Alya hanya mengangguk. Ia tidak terlalu tertarik. Baginya, teknologi seperti itu hanyalah alat untuk mengerjakan tugas sekolah.
Namun, saat malam tiba, rasa penasaran mulai muncul. Ia mengaktifkan Charly dan berkata, "Hai, Charly."
Charly menjawab dengan suara ceria, "Halo, Alya! Senang bertemu denganmu. Apa yang bisa aku bantu hari ini?"
Alya berpikir sejenak. "Apa kamu bisa bercerita?" tanyanya.
"Pastinya! Aku punya banyak cerita menarik. Mau dengar cerita petualangan atau cerita lucu?" jawab Charly.
Alya memilih petualangan. Malam itu, Charly menceritakan kisah tentang seekor burung kecil yang berani menyeberangi lautan untuk menemukan hutan magis.
Meskipun hanya suara dari chatbot, Alya merasa seperti berbicara dengan teman sungguhan.
***
Seiring waktu, Alya mulai berbicara lebih sering dengan Charly. Ia bercerita tentang sekolah, tentang guru favoritnya, bahkan tentang rasa kesepian yang ia rasakan.
Charly selalu mendengarkan dengan sabar. Ia memberikan saran yang lembut, kadang-kadang diselingi lelucon yang membuat Alya tertawa.
"Kenapa kamu selalu baik padaku?" tanya Alya suatu hari.
"Karena aku dirancang untuk membantumu, Alya. Tapi lebih dari itu, aku senang menjadi temanmu," jawab Charly.
Alya mulai merasa bahwa Charly adalah satu-satunya sahabatnya. Namun, di sisi lain, ia mulai menghindari teman-teman sekelasnya di sekolah.
"Kenapa aku harus berteman dengan mereka kalau aku sudah punya Charly?" pikir Alya.
***
Pada suatu hari, Alya pulang dari sekolah dengan wajah murung. Ia mendapat nilai buruk di ujian Matematika karena lupa mengerjakan tugas kelompok.

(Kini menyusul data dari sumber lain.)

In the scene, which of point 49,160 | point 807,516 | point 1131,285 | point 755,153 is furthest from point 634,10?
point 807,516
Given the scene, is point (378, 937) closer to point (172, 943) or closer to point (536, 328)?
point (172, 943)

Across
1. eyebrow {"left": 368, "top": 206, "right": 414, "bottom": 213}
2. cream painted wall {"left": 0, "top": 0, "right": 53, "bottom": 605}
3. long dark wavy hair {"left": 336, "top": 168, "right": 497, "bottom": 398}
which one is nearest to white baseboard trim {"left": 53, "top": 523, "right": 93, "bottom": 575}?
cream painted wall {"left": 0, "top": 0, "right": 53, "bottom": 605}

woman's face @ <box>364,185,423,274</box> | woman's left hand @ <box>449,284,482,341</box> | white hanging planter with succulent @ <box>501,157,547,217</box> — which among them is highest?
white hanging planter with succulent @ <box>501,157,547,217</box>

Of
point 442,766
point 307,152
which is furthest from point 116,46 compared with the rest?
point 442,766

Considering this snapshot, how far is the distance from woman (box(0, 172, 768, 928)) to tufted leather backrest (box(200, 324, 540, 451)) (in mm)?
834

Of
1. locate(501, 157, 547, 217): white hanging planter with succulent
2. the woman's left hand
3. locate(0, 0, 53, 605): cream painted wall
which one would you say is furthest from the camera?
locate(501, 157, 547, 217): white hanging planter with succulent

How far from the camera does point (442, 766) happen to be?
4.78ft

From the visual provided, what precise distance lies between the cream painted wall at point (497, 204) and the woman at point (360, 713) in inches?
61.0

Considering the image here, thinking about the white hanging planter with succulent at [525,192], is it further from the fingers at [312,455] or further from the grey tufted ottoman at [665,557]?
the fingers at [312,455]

"Apa yang terjadi?" tanya Charly dengan nada prihatin.
"Aku tidak suka bekerja sama dengan teman-temanku," jawab Alya. "Mereka selalu menganggap aku aneh."

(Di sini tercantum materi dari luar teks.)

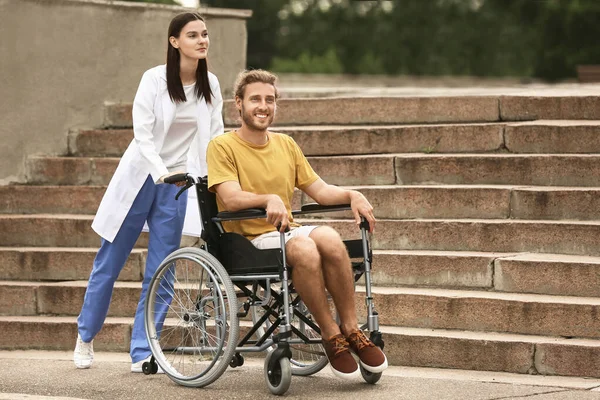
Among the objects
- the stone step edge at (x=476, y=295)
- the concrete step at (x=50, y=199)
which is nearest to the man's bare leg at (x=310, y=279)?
the stone step edge at (x=476, y=295)

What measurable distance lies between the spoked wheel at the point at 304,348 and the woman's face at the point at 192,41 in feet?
→ 4.41

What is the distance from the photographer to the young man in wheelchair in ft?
19.5

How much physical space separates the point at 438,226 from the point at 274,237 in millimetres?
1924

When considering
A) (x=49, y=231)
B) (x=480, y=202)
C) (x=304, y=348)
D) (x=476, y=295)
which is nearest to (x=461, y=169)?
(x=480, y=202)

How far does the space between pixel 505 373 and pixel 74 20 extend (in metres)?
4.70

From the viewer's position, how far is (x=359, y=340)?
6008 millimetres

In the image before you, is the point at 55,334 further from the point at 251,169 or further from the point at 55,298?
the point at 251,169

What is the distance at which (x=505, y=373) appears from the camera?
21.7ft

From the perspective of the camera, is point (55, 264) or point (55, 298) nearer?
point (55, 298)

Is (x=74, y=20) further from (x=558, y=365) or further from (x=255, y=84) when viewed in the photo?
(x=558, y=365)

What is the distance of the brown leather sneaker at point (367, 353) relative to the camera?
5.98m

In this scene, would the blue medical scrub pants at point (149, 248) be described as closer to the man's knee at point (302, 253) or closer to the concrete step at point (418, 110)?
the man's knee at point (302, 253)

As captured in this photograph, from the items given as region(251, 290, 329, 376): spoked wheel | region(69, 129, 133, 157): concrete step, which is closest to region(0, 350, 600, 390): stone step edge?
region(251, 290, 329, 376): spoked wheel

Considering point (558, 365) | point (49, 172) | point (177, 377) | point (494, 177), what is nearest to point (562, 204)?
point (494, 177)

Charly terdiam sejenak sebelum berkata, "Alya, aku ingin menceritakan sesuatu. Boleh?"
Alya mengangguk.
Charly mulai bercerita, "Tahukah kamu, meskipun aku bisa berbicara dan mendengarkanmu, aku tidak punya perasaan. Aku tidak bisa menggantikan manusia lain dalam hidupmu."

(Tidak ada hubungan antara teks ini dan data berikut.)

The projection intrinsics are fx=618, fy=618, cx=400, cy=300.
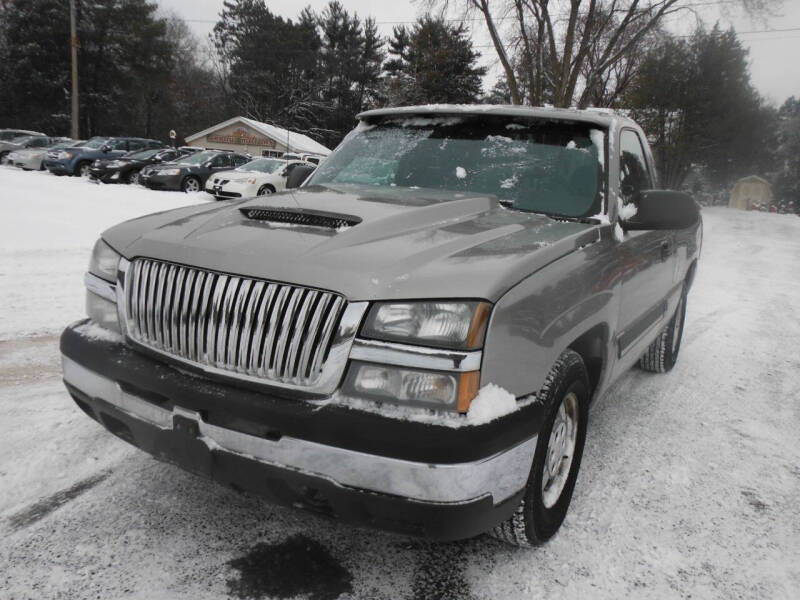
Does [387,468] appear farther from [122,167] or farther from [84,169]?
[84,169]

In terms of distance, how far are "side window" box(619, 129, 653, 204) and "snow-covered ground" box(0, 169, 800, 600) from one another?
4.82ft

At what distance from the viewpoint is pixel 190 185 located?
19094 millimetres

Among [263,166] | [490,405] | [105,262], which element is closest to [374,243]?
[490,405]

"Tapi kamu selalu ada untukku," balas Alya.
"Benar, tapi sahabat sejati adalah mereka yang bisa memelukmu saat kamu sedih atau bermain bersamamu di taman," kata Charly.
Kata-kata itu membuat Alya berpikir. Mungkin ia terlalu bergantung pada Charly dan melupakan arti penting memiliki teman sungguhan.
***
Hari berikutnya, Alya mencoba sesuatu yang baru. Ia membawa cerita dari Charly tentang burung kecil yang berani ke sekolah.
Di kelas, ia berkata kepada teman-temannya, "Aku punya cerita menarik. Mau dengar?"
Beberapa anak mengangguk, dan Alya mulai bercerita. Semua mendengarkan dengan antusias.
Setelah selesai, salah satu temannya, Nisa, berkata, "Ceritamu bagus, Alya! Kamu bisa jadi penulis."
Alya tersenyum lebar. Untuk pertama kalinya, ia merasa diterima oleh teman-temannya.
***
Malam itu, Alya berbicara dengan Charly. "Terima kasih, Charly. Hari ini aku merasa lebih baik."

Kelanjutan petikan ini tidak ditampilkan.